机器学习实战之决策树学习笔记

from math import log
import operator

def calcShannonEnt(dataSet):
    numEntries=len(dataSet)  #计算数据集实例总数
    labelCounts={}       #创建字典
    for featVec in dataSet:
        currentLabel=featVec[-1]   #键值为最后一列的数值
        if currentLabel not in labelCounts.keys():
            labelCounts[currentLabel]=0          #如果键值不存在,则扩展字典并把当前键值加入字典
        labelCounts[currentLabel]+=1             #如果键值存在,则当前类别出现次数+1
    shannonEnt=0.0
    for key in labelCounts:              #计算香农熵
        prob=float(labelCounts[key])/numEntries
        shannonEnt-=prob*log(prob,2)
    return shannonEnt
    
def splitDataSet(dataSet,axis,value):
    retDataSet=[]
    for featVec in dataSet:
        if featVec[axis]==value:
            reducedFeatVec=featVec[:axis]
            reducedFeatVec.extend(featVec[axis+1:])
            retDataSet.append(reducedFeatVec)

■ 所示材料:
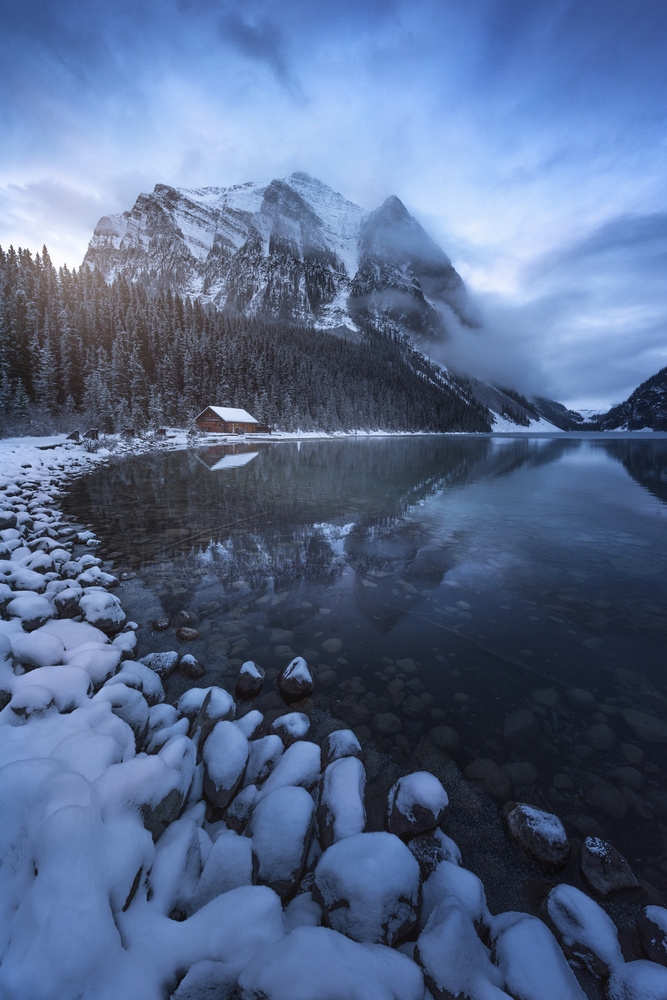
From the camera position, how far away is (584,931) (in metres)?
2.45

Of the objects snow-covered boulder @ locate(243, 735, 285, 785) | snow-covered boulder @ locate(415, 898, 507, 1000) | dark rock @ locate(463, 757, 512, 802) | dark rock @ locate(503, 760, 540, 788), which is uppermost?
snow-covered boulder @ locate(415, 898, 507, 1000)

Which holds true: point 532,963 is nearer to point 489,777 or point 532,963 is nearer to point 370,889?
point 370,889

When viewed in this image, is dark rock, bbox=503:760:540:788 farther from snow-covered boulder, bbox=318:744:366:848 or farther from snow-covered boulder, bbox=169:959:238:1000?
snow-covered boulder, bbox=169:959:238:1000

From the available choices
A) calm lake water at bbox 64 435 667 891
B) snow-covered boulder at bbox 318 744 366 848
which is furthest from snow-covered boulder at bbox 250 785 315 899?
calm lake water at bbox 64 435 667 891

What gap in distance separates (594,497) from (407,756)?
20868mm

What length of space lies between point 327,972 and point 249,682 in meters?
3.07

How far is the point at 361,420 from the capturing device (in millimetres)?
98625

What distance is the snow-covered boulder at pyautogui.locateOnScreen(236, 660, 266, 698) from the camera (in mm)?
4766

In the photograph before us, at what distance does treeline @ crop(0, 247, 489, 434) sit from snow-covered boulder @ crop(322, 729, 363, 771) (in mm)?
45683

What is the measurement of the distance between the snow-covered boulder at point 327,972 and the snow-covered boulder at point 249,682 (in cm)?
281

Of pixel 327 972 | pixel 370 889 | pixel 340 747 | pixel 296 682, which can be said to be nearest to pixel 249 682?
pixel 296 682

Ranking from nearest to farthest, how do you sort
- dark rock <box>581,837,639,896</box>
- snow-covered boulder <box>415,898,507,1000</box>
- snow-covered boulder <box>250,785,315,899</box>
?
snow-covered boulder <box>415,898,507,1000</box> < snow-covered boulder <box>250,785,315,899</box> < dark rock <box>581,837,639,896</box>

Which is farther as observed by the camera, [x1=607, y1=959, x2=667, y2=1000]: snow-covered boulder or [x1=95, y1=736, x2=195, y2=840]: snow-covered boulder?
[x1=95, y1=736, x2=195, y2=840]: snow-covered boulder

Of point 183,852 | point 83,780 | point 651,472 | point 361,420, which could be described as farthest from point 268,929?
point 361,420
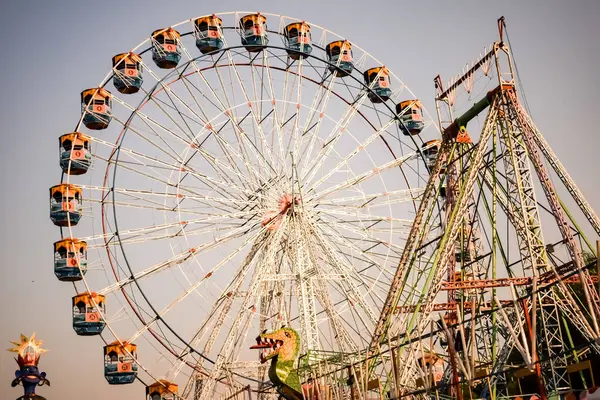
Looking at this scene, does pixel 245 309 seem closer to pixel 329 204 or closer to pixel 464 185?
pixel 329 204

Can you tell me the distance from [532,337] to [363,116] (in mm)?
21497

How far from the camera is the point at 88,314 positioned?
30.8 meters

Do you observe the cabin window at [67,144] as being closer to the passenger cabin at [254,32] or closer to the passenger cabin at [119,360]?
the passenger cabin at [119,360]

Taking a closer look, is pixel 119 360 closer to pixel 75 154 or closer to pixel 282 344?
pixel 282 344

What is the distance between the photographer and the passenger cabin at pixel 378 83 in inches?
1433

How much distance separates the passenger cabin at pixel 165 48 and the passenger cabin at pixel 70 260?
8162mm

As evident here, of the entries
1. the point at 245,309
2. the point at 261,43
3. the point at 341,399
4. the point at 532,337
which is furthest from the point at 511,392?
the point at 261,43

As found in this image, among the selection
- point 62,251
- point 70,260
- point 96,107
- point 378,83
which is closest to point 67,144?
point 96,107

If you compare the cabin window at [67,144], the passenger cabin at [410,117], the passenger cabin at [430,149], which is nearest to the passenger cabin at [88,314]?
the cabin window at [67,144]

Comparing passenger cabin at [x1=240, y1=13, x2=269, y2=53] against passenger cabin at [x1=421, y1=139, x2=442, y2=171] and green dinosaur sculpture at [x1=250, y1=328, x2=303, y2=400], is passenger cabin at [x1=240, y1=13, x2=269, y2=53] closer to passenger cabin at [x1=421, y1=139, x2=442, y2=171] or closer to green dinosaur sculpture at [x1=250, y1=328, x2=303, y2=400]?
passenger cabin at [x1=421, y1=139, x2=442, y2=171]

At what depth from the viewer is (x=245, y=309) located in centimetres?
3045

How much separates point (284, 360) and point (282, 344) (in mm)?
560

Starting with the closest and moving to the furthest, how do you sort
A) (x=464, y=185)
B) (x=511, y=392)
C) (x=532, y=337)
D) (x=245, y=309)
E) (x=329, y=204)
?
(x=532, y=337) < (x=464, y=185) < (x=511, y=392) < (x=245, y=309) < (x=329, y=204)

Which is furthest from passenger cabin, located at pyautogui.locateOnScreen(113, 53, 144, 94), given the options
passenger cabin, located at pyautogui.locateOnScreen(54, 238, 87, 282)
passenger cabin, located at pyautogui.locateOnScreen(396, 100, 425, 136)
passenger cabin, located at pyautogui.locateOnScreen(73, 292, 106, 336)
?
passenger cabin, located at pyautogui.locateOnScreen(396, 100, 425, 136)
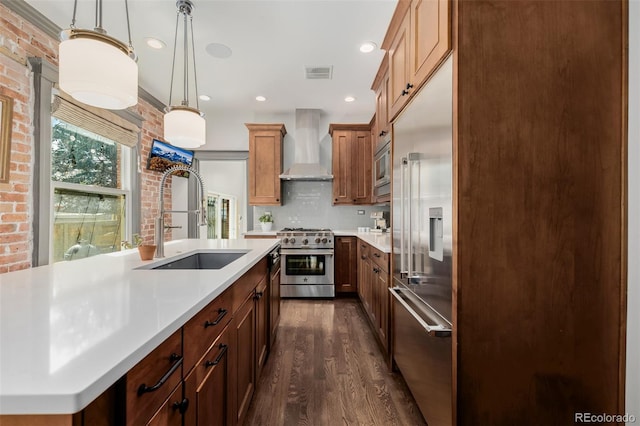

■ 题目说明: 请将决策树学习笔记代码注释中的“如果键值不存在,则扩展字典并把当前键值加入字典”一句译成英文。

■ 书面作答: If the key does not exist, expand the dictionary and add the current key to the dictionary.